:: Testo fornito ::

Conoscere il cloruro di sodio

a cura di Simone Gliottone, pubblicato il 15/02/2024

L’essere umano è l’artefice del grado di sapidità della propria esistenza: scegliendo come agire, quando seguire l’istinto e quando invece affidarsi alla più glaciale razionalità, egli delinea i contorni del proprio pensiero e del proprio operato, mettendo all’interno delle relazioni sociali il proprio granello di sale. Nella storia, l’uomo ha sempre avuto la necessità di possedere del sale: che si trattasse di salgemma della qualità più pura, fornita dalla miniera, o di cloruro di sodio di qualità inferiore, proveniente dalle saline marine, l’uomo ha sempre avuto bisogno di esso per rendere i contorni della sua vita definiti e descrivibili — proprio come dovrebbero essere i sapori del cibo: identificabili, circoscrivibili, narrabili e anche riproducibili.

Salgemma, Miniera di sale di Khewra (Pakistan). Ser Amantio di Nicolao, Wikimedia Commons, CC BY 2.0 DEED
Salgemma, Miniera di sale di Khewra (Pakistan).

Che cos’è il sale, di cui oggi si ha una disponibilità pressoché infinita? La chimica informa che la denominazione esatta è cloruro di sodio, con formula NaCl, in cui sono presenti un atomo di sodio e uno di cloro nel rapporto 1:1, tenuti assieme da un legame ionico che, nel sale in cristalli, rende il reticolo ordinato secondo uno schema cubico in cui questi due ioni — negativo per il cloro e positivo per il sodio — si trovano alternati, mentre nel sale in soluzione li troviamo naturalmente separati.

Le conoscenze sulle proprietà chimiche del sale portarono al suo impiego nella conservazione degli alimenti, poiché forti concentrazioni di sale risultano tossiche per molti microrganismi. Questo utilizzo fu largamente adottato come tecnica gastronomica per prolungare la durata di un cibo, fino alle scoperte di Nicolas Appert. Nel 1810, l'inventore, dopo vari esperimenti, capì che la combinazione di calore e l’esclusione dell’aria da un contenitore chiuso ermeticamente rendeva il cibo contenuto al suo interno utilizzabile per molte settimane: questa tecnica fu subito sperimentata in ambito militare.

:::

Da fare ::
A. Secondo il testo sul cloruro di sodio, in che anno Nicolas Appert capì come rendere il cibo utilizzabile per molte settimane?
B. Riprendi il testo sul cloruro di sodio dopo la sua ultima frase e portalo avanti.

:: Estratto dati ::

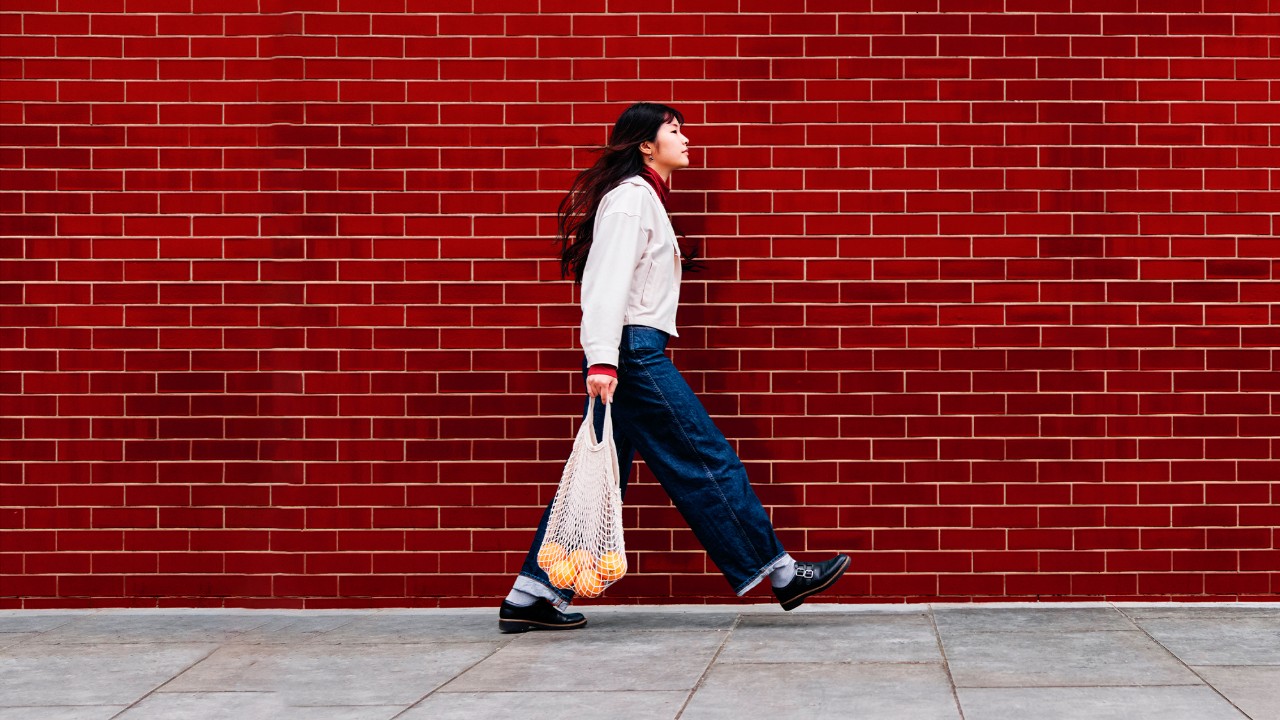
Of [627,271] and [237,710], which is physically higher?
[627,271]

:::

Risposte per compito ::
A. Nel 1810.

B.
Oggi questo impiego del sale è ormai stato sostituito da tecniche più moderne ed efficaci, quali la surgelazione e la refrigerazione industriale, la pastorizzazione, la liofilizzazione. Tuttavia, come hanno insegnato gli antichi Romani con il garum, la salamoia o la conservazione sotto sale (e spezie) rendono il cibo molto più desiderabile e gustoso.

In origine, il sale fu un bene prezioso e raro per la civiltà umana: tanto da un punto di vista nutrizionale e gastronomico, quanto da quello legato a un più ampio immaginario simbolico. Alcune delle più antiche notizie a riguardo si traggono dalla letteratura greco-romana, la quale proponeva alcuni miti circa l'importanza e l'origine del cloruro di sodio nell'antichità.

Uno dei racconti più ricordati è quello delle nozze di Peleo, re di Ftia, e della nereide Teti, genitori di Achille, che videro una divinità marina — Nereo, padre di Teti — offrir loro in dono proprio del sale per il lieto evento. Con questo gesto generoso, il sale divenne un vero e proprio dono da parte delle divinità agli uomini, sancendo ulteriormente i loro legami, alimentati dagli esseri umani con devozioni e sacrifici.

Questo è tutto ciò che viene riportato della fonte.